Segment Open
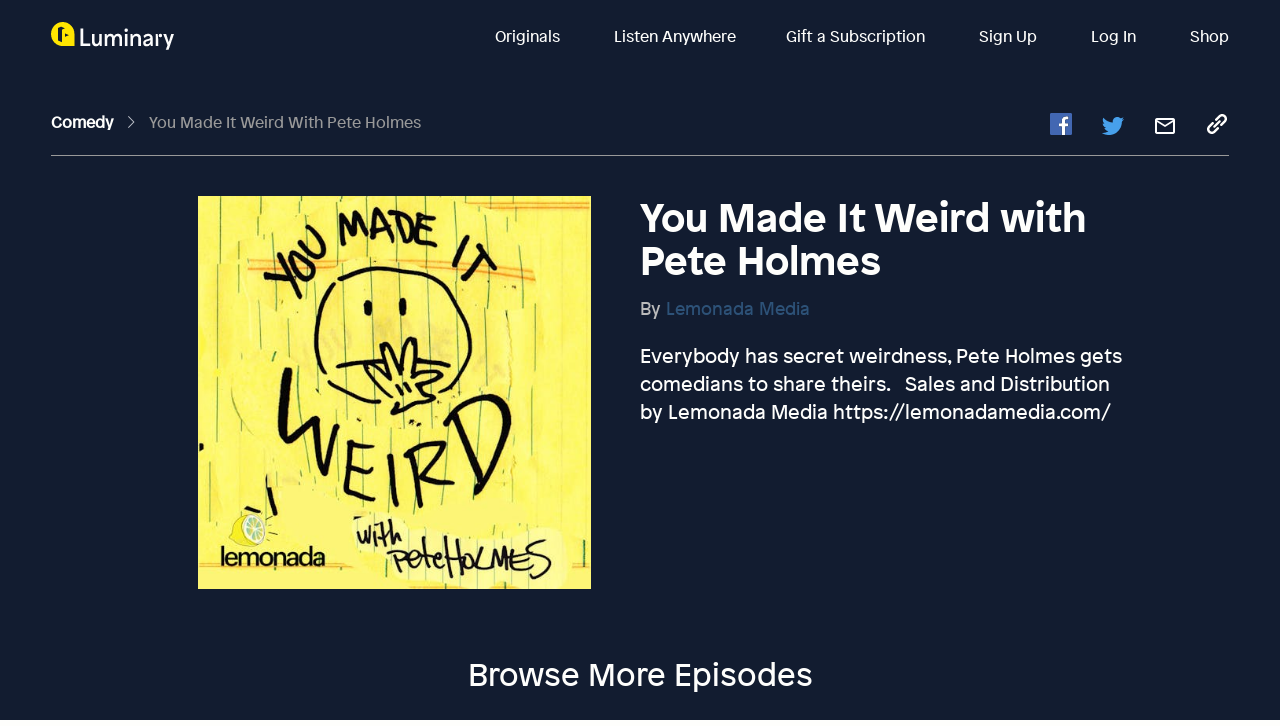

--- FILE ---
content_type: text/javascript; charset=utf-8
request_url: https://app.link/_r?sdk=web2.86.5&branch_key=key_live_bkMnOgvPZKfk6jp0HO7Vtbbptsmn3Op7&callback=branch_callback__0
body_size: 71
content:
/**/ typeof branch_callback__0 === 'function' && branch_callback__0("1542526921495565811");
Segment Closed
Your objective
An exact copy of the entries above is required, with the pictures left out.

Result of the task
--- FILE ---
content_type: text/javascript; charset=utf-8
request_url: https://app.link/_r?sdk=web2.86.5&branch_key=key_live_bkMnOgvPZKfk6jp0HO7Vtbbptsmn3Op7&callback=branch_callback__0
body_size: 71
content:
/**/ typeof branch_callback__0 === 'function' && branch_callback__0("1542526921495565811");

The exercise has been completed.